* **Kaynak Metin**:
İmil Emin
Mısırlı yazar
TT

İran’ın Rusya’ya ve Doğu’ya kaçışı

İran, özellikle nükleer programını sürdürme konusundaki ısrarı sonrasında beklenen ABD yaptırımları nedeniyle doğuya kaçışının ikinci bölümünü mü başlattı?
ABD Dışişleri Bakanı Mike Pompeo'nun Ortadoğu gezisinde yaptığı açıklamaları dinleyenler, Washington'un İran'ın nükleer silah elde etmesini engellemeye kararlı olduğundan emin olmuşlardır.

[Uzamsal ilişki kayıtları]
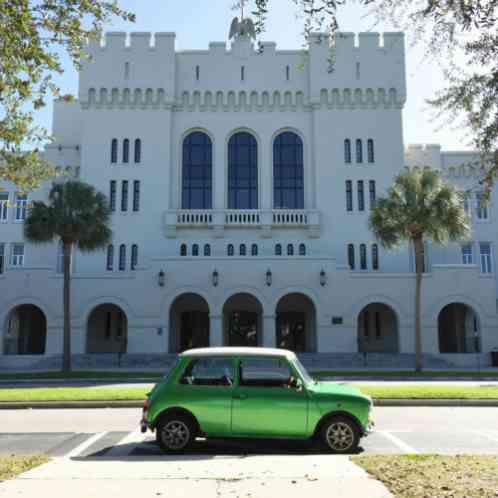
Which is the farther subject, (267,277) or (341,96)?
(341,96)

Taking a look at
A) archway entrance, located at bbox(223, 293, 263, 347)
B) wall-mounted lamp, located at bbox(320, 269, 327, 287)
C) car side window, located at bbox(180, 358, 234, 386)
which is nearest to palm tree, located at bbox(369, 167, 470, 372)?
wall-mounted lamp, located at bbox(320, 269, 327, 287)

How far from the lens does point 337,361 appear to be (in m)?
31.9

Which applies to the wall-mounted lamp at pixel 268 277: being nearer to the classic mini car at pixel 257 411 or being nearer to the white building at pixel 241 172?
the white building at pixel 241 172

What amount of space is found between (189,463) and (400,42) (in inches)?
1518

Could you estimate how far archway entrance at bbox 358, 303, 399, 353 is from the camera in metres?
36.5

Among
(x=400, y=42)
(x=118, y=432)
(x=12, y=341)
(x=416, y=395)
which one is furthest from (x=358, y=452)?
(x=400, y=42)

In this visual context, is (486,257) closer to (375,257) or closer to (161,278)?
(375,257)

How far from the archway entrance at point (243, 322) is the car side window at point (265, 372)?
27874 millimetres

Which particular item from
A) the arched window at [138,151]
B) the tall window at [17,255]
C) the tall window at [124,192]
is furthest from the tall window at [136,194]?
the tall window at [17,255]

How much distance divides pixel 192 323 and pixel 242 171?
35.1ft

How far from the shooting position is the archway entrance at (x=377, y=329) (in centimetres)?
3647

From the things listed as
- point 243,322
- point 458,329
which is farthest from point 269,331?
point 458,329

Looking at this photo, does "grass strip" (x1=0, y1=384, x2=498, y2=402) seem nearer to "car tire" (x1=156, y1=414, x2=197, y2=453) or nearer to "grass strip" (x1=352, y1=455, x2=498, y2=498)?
"car tire" (x1=156, y1=414, x2=197, y2=453)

* **Görevler**:
1/ Kaynak metne göre şu soruları yanıtlayın:
(a) Yazar hangi ülkedendir?
(b) Mike Pompeo'nun görevi nedir?
(c) Pompeo açıklamalarını hangi gezide yaptı?
2/ Kayıtlarda "Looking at this" ifadesinin geçtiği satırdan başlayıp kayıtların sonuna kadar uzanan satırları düzenleyin: "seem nearer" yerine "appear closer" yazın, geri kalan her şeyi aynen koruyun. Yalnızca bu satırları verin.
Kayıtların kaynak metinle hiçbir ilgisi yoktur.

* **Yanıtlar**:
1/
(a) Mısır
(b) ABD Dışişleri Bakanı
(c) Ortadoğu gezisinde

2/
Looking at this photo, does "grass strip" (x1=0, y1=384, x2=498, y2=402) appear closer to "car tire" (x1=156, y1=414, x2=197, y2=453) or nearer to "grass strip" (x1=352, y1=455, x2=498, y2=498)?
"car tire" (x1=156, y1=414, x2=197, y2=453)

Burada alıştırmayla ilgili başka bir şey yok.